[Scene-based reasoning entries]
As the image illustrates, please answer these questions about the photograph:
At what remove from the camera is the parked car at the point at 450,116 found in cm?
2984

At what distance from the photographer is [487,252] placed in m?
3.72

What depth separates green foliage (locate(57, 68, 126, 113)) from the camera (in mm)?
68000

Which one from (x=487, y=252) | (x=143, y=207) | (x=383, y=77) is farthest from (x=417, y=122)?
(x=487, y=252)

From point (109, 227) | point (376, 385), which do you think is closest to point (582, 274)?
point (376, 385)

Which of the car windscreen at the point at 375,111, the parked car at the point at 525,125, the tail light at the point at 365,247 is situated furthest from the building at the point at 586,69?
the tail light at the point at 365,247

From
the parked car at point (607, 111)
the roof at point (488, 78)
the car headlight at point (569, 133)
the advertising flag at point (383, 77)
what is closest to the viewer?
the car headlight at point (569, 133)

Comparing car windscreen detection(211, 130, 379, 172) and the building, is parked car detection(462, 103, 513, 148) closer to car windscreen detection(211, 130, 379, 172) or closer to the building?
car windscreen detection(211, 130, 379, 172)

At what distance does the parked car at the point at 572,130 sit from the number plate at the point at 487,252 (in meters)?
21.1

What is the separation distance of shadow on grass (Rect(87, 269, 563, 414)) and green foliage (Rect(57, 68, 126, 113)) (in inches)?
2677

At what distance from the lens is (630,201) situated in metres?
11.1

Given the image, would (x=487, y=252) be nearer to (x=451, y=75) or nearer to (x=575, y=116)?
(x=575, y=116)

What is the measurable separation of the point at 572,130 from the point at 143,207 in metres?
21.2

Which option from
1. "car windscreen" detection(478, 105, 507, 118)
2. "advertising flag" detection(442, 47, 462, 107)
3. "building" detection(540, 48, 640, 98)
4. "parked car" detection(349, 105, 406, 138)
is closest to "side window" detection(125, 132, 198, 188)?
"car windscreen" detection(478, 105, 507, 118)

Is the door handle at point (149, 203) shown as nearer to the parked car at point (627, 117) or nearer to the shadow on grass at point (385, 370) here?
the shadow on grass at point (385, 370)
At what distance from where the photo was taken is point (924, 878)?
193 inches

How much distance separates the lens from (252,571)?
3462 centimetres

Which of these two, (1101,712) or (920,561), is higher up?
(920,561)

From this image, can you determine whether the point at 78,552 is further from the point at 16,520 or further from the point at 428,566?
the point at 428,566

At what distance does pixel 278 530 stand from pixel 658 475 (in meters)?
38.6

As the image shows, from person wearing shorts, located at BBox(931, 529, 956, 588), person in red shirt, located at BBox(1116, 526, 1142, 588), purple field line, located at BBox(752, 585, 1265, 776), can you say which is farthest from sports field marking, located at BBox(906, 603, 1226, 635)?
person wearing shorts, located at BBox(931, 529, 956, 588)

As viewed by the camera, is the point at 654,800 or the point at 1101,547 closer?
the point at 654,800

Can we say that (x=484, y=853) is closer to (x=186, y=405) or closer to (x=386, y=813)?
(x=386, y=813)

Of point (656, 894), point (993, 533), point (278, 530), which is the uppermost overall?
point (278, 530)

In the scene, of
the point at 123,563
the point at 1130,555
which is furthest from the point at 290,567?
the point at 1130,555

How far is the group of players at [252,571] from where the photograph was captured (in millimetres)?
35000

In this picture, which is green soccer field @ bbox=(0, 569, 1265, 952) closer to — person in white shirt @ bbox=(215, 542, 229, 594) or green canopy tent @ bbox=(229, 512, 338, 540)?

▶ [Task directions]: Copy out the entries again word for word, beginning at the line that contains "Which of these" and continuing through the end of the entries.

▶ [Exercise answer]:
Which of these two, (1101,712) or (920,561), is higher up?
(920,561)

From this image, can you determine whether the point at 78,552 is further from the point at 16,520 or further from the point at 428,566?
the point at 428,566

At what distance does pixel 278 530 stand from pixel 658 475 (in meters)?
38.6

As the image shows, from person wearing shorts, located at BBox(931, 529, 956, 588), person in red shirt, located at BBox(1116, 526, 1142, 588), purple field line, located at BBox(752, 585, 1265, 776), can you say which is farthest from sports field marking, located at BBox(906, 603, 1226, 635)?
person wearing shorts, located at BBox(931, 529, 956, 588)

As viewed by the camera, is the point at 654,800 or the point at 1101,547 closer?
the point at 654,800

Can we say that (x=484, y=853) is closer to (x=186, y=405) or closer to (x=386, y=813)?
(x=386, y=813)

Of point (656, 894), point (993, 533), point (278, 530), which is the uppermost overall?
point (278, 530)

In the scene, of
the point at 123,563
the point at 1130,555
which is furthest from the point at 290,567?
the point at 1130,555

How far is the group of players at [252,571] from where the photograph was captured (in millimetres)?
35000

In this picture, which is green soccer field @ bbox=(0, 569, 1265, 952) closer to — person in white shirt @ bbox=(215, 542, 229, 594) or green canopy tent @ bbox=(229, 512, 338, 540)?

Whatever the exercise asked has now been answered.